Suryavanshi has begun with a bang, now it’s about sustaining it
The 14-year-old Vaibhav Suryavanshi is astonishingly talented, but staying relevant after this break out hundred will be the real deal
Kolkata: One can’t have enough of Vaibhav Suryavanshi’s 18 boundary hits, but Sachin Tendulkar watches the game through a different lens. He picks out Vaibhav’s “fearless approach, bat speed, picking the length early, and transferring the energy behind the ball” as the recipe behind Monday’s 35-ball century – youngest to triple figures in IPL and the second fastest knock. Is this the watershed moment for Indian cricket seeking its next big generational talent?

This moment could well be the sensational start, but history advises us of the pitfalls, those who flattered to deceive. Even in IPL which established itself as the brave new world of cricket 18 years ago.
And there are many who didn’t fulfil their promise. Suryavanshi is 14, rough around the edges but confident, supremely talented with a cool head on his shoulders. The potential is massive. Note to self though: he may not be here to play all formats. You can dissect it from his attitude, shot selection, boundary conversion rate. To be able to hit the ball so hard and so long requires a staunch belief that nothing less than a boundary would suffice. Virender Sehwag used to walk the talk, but he also was sensible to present the full face of the bat in defence. Can Suryavanshi do that?
For now though revel in the audacity of the teenager who on Monday night made an experienced, high-quality bowling attack look school level. The comparison may not be straightforward, but it is too tempting not to recall Tendulkar, who as a 16-year-old captivated the cricket world with his defiance of Wasim Akram and Waqar Younis at Karachi.
Suryavanshi is 14. Bowling to him was an attack that comprised an India pace spearhead not too many seasons back, India’s No. 2 fast bowler, and the best spinner in T20 cricket. He got sixes off all of them, some premeditated and streaky but mostly by virtue of a mesmerising combination of minimal reaction time and maximum connection. Suryavanshi wasn’t holding back. And he doesn’t really care about the ground dimensions either. “What I’ve been practicing for the last three-four months, the result is showing,” he said after the match. “I don’t see the ground so much, just focus on the ball.”
We have seen this bent of mind before but with Suryavanshi it seems organic. Which is symbolic of how the concept of batting has kept changing. It resembles nothing that we had seen in 2008, or in the subsequent few years. Virat Kohli can switch between all out attack and grafting. Even Yashasvi Jaiswal, every bit a modern batter, adapts, adjusts and waits for his turn. Suryavanshi might be the first of the IPL generation who isn’t built to slow down, or wait for the right ball.

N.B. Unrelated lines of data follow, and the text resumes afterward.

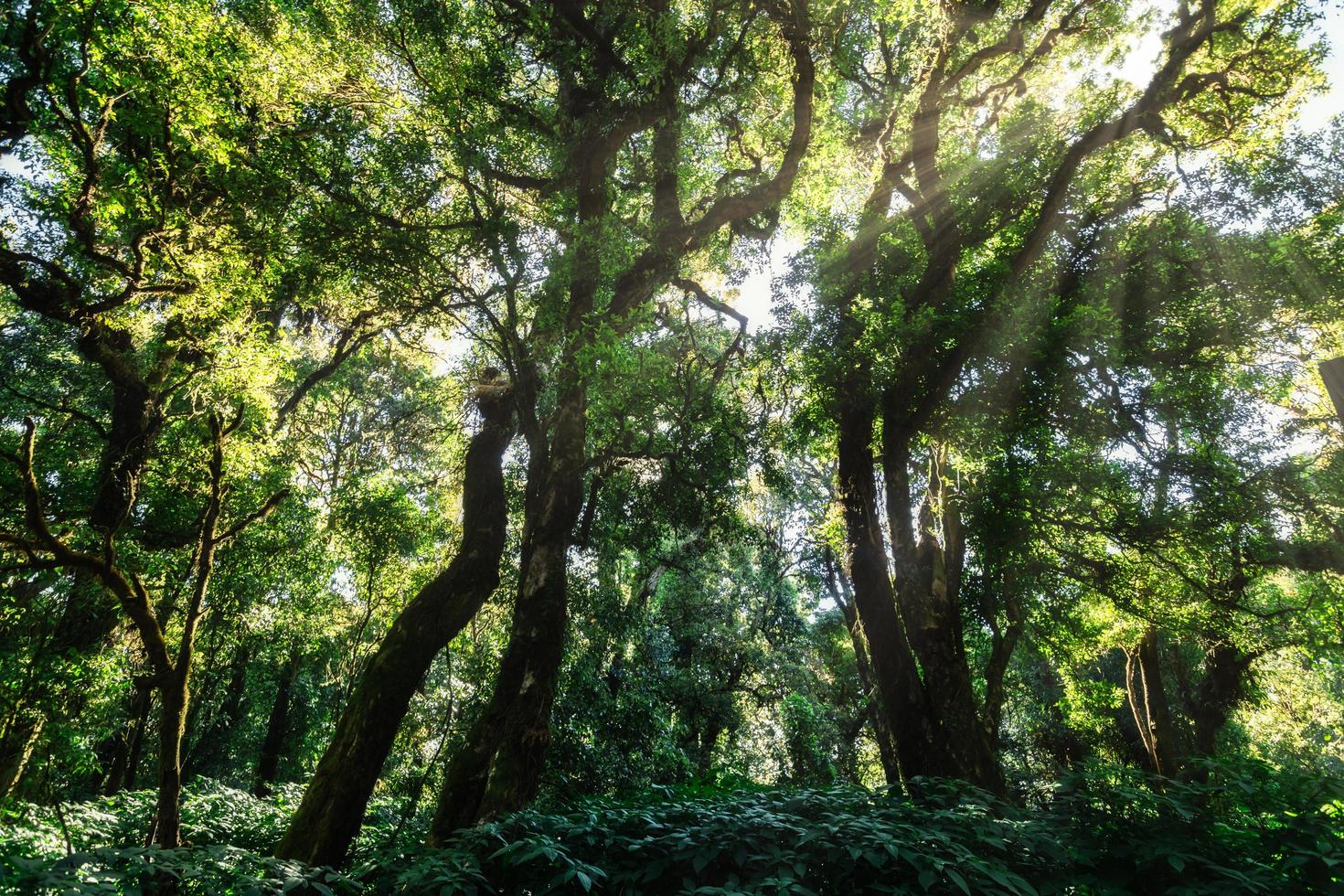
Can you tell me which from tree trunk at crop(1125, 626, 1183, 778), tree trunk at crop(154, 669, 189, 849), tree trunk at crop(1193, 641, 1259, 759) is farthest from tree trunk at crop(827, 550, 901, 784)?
tree trunk at crop(154, 669, 189, 849)

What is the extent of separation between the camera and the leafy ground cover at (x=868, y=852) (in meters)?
2.82

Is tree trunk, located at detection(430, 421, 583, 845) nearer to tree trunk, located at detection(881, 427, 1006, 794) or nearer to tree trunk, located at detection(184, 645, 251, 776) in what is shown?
tree trunk, located at detection(881, 427, 1006, 794)

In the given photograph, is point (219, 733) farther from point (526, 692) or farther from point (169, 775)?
point (169, 775)

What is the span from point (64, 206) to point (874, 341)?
10352 millimetres

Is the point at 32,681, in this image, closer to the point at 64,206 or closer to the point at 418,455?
the point at 64,206

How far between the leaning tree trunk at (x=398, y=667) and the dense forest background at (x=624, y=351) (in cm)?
5

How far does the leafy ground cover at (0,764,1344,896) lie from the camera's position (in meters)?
2.82

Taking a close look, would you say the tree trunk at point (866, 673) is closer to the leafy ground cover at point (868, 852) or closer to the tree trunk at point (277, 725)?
the leafy ground cover at point (868, 852)

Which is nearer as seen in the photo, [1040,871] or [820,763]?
[1040,871]

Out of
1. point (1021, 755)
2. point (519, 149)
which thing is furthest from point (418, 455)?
point (1021, 755)

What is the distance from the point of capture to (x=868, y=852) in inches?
113

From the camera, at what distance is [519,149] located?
9.23 meters

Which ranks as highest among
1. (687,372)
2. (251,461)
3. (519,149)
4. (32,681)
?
(519,149)

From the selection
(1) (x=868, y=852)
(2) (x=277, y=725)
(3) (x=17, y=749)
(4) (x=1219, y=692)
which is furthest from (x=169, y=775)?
(4) (x=1219, y=692)
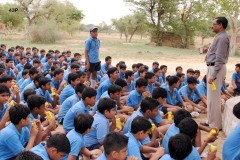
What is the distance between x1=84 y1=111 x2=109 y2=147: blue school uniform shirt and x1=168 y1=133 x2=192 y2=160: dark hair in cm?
119

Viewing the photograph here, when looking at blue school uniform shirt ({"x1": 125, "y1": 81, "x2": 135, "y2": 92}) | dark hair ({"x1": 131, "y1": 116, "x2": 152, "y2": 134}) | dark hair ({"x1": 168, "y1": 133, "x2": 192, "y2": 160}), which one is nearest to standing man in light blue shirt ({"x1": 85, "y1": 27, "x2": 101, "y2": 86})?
blue school uniform shirt ({"x1": 125, "y1": 81, "x2": 135, "y2": 92})

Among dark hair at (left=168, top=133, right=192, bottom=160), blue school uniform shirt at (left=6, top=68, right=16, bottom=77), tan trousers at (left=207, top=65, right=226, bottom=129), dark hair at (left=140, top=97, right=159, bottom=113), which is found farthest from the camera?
blue school uniform shirt at (left=6, top=68, right=16, bottom=77)

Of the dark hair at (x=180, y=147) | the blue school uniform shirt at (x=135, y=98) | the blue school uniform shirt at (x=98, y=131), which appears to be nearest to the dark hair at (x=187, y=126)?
the dark hair at (x=180, y=147)

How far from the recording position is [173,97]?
6188 millimetres

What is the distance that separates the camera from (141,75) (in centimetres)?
721

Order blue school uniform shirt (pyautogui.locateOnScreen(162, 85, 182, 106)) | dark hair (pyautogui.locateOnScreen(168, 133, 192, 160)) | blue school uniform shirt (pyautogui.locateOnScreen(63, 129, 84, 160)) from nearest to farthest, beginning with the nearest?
dark hair (pyautogui.locateOnScreen(168, 133, 192, 160)) < blue school uniform shirt (pyautogui.locateOnScreen(63, 129, 84, 160)) < blue school uniform shirt (pyautogui.locateOnScreen(162, 85, 182, 106))

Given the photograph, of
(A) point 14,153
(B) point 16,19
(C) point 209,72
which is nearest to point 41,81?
(A) point 14,153

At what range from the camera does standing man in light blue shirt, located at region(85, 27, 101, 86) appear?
756 centimetres

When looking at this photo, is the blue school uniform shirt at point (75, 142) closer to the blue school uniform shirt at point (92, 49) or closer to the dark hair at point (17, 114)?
the dark hair at point (17, 114)

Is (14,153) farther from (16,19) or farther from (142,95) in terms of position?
(16,19)

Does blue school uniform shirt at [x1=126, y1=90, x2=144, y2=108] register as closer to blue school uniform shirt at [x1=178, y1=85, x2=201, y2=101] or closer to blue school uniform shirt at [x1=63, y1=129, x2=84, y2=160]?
blue school uniform shirt at [x1=178, y1=85, x2=201, y2=101]

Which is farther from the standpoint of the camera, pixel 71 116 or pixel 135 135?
pixel 71 116

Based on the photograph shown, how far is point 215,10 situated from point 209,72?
54.2ft

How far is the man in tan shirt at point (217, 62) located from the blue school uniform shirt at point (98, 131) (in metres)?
2.12
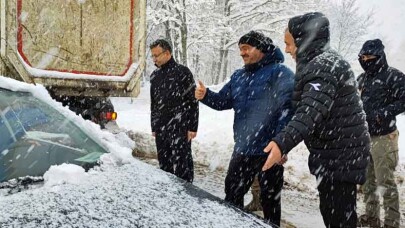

Take the six he hit off Rashid Khan to get to his hundred (off 35 balls in a 38-ball 101). It was a bit short alright, but there was deep midwicket in place because by then all of Jaipur knew the teenager loves to rock back and pull. To go for it again despite being on the cusp of the most important personal milestone shows the sheer belief ignoring the risk. Prudence is not something one develops at 14, but in Suryavanshi’s case it might not be in his system altogether. It is probably fine now because cricket is not just about becoming a technically complete batter anymore.
The early signs of providing a riveting narrative — another Bihar boy after MS Dhoni (his domestic debut was for Bihar) taking the world by storm with range hitting and an incredibly aggressive attitude towards quality bowlers. “He’s been exactly like what you’ve seen him on the pitch,” former India batting coach Vikram Rathour, now with RR, told the media after the match. “He isn’t intimidated by anyone in the nets. He takes on Jofra (Archer), who is one of the toughest bowlers to face in the nets; awkward and quick.”
We have heard this story 36 years ago. We now have another teenager with a cherubic face, fearless, eager and armed with a scintillating range of shots. This at a time when the talent turnover of India is exceptionally high. This hundred thus could be the best thing to happen to Suryavanshi’s life, or not so good. Building on this brilliance display is the challenge.
But to stay relevant will be tougher. Consistency of performance outlives every other metric. The quicker Suryavanshi learns it, the better.